*Assignment A*:
In the article on Alberta dental costs, how much higher than in neighboring provinces can private market dental fees be in Alberta?
*Assignment B*:
Retype the part of the article on Alberta dental costs starting at "The announcement by" and ending at "a year ago.".

*Passage provided*:
Alberta's NDP government will create a dental fee guide to try to take a bite out of skyrocketing dental costs.
Alberta is currently the only province without a dental fee guide. Dentists are free to set their prices at whatever level they choose.
The announcement by Health Minister Sarah Hoffman Thursday was part of the results of a provincial review of the dental industry, launched more than a year ago.
The review confirmed that fee rates in the province are higher, and growing faster than anywhere else in the country.
"From braces to fluoride treatments, having a good dentist is part of healthy living," Hoffman told a news conference. "But we've all heard concerns that Albertans have about the high cost of dental care."
"Anyone who has had to pay out of pocket for dental care, whether it's full price or part of the cost that aren't covered by your dental plan, knows that these costs can hit the wallet hard."
The review found that private market dental fees, based on 49 representative dental procedures, can be as much as 44 per cent higher in Alberta than neighbouring provinces.
In addition to the fee guide, the province has asked the Alberta Dental College and Association to submit a plan outlining strategies to increase public confidence in the profession, and come up with ways to ease confusion around current advertising guidelines for the industry.
"The Alberta Dental Association and College accepts the dental fee review established by the Minister of Health," Dr. Allan Graas, president of the association and college, said in a statement.

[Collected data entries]
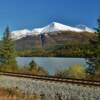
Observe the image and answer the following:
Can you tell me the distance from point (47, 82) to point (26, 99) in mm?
4018

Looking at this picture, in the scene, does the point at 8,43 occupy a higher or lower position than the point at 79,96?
higher

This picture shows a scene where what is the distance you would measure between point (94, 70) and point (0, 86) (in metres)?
21.8

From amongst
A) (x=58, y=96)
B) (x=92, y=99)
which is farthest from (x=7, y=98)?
(x=92, y=99)

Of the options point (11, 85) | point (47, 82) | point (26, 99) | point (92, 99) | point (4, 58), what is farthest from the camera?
point (4, 58)

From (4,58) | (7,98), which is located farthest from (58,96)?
(4,58)

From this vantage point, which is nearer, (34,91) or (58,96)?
(58,96)

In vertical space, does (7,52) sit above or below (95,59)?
above

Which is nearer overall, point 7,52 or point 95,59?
point 95,59

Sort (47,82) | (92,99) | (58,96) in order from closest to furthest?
(92,99) < (58,96) < (47,82)

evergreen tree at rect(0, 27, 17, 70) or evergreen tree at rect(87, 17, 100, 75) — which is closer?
evergreen tree at rect(87, 17, 100, 75)

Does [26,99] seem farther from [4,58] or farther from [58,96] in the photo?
[4,58]

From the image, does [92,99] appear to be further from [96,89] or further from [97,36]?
[97,36]

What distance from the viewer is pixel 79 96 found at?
21.0m

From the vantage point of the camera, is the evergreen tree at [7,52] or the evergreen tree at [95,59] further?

*Output A*:
As much as 44 per cent higher.

*Output B*:
The announcement by Health Minister Sarah Hoffman Thursday was part of the results of a provincial review of the dental industry, launched more than a year ago.